[Provided passage]
======
Directories and shared memory
Randomly ran across this discussion of online directories like Google today, and something caught my eye:
So why does Google work so well? Because it's open and fair and seems smart (it's just a computer of course). Its algorithms figure out what the Web has to say on a given subject. Collectively we believe in Google, it's our memory, it's the way we share.
I don't believe in a "genetic memory", or any of the other theories about shared memories I've seen (not that I've done an exhaustive review, you understand). But it seems to me that as the human race moves forward into a more and more interconnected world, one where vast volumes of information are nearly instantly accessible, we will develop one.
Not one based on genetics, or on cultural memes, but one grounded in databases and hyperlinks, grown out of the tangles and cycles of references we all make to each other, every day. There are already efforts to create historical archives of the Net, in the realization that information is lost with every revision of a web page. Myself, I think these archivists -- these contemporary archaeologists, digging frantically through our trash piles even as we toss out today's informational leavings -- are doomed to failure; the Net grows and changes far beyond even Google's ability to archive it. Since the last time Google cached my web page, it's changed perhaps several hundred times. While doubtless no really valuable information was lost by that lack, it does serve as an example.
======
[Record set]
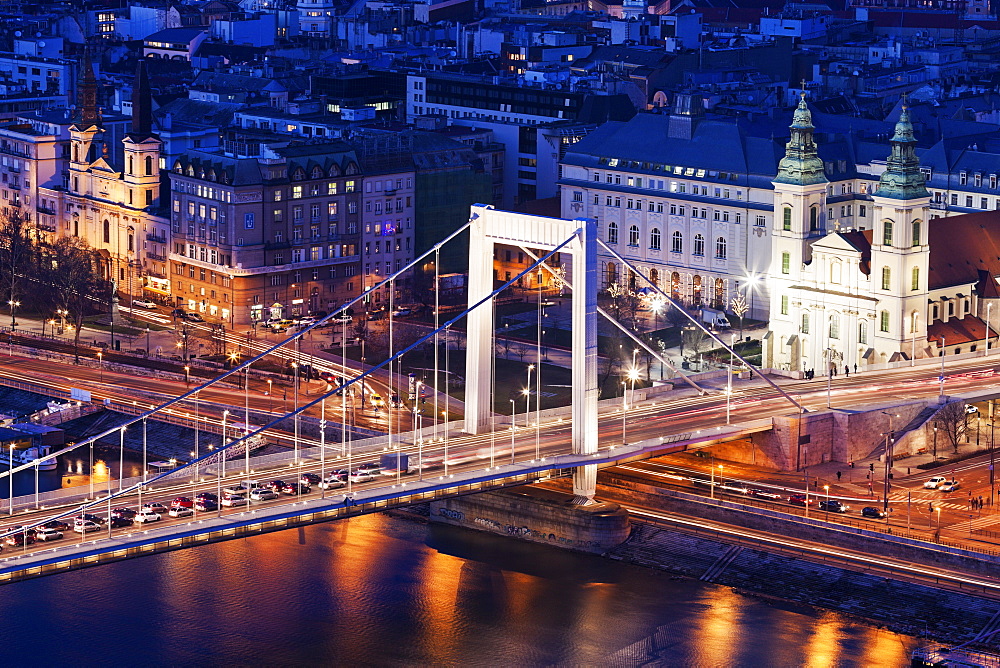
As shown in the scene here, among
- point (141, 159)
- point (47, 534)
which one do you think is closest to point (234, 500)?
point (47, 534)

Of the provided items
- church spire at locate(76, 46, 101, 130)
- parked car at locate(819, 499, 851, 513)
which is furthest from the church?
church spire at locate(76, 46, 101, 130)

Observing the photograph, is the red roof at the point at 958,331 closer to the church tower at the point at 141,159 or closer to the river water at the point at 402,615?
the river water at the point at 402,615

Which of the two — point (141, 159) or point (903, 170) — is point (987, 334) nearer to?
point (903, 170)

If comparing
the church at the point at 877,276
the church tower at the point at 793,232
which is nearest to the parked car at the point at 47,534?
the church at the point at 877,276

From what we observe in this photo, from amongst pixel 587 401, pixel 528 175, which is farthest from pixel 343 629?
pixel 528 175

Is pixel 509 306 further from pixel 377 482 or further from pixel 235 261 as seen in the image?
pixel 377 482

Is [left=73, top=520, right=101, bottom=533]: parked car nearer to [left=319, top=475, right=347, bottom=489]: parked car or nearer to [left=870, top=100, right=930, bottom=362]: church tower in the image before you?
======
[Exercise instructions]
Please answer these questions about the post on directories and shared memory:
(a) What do Google's algorithms figure out, according to the quoted passage?
(b) What will the shared memory the writer predicts be grounded in?
(c) How many times has the writer's web page changed since Google last cached it?
The data has no connection to the post on directories and shared memory.

[Your response]
(a) What the Web has to say on a given subject.
(b) Databases and hyperlinks.
(c) Perhaps several hundred times.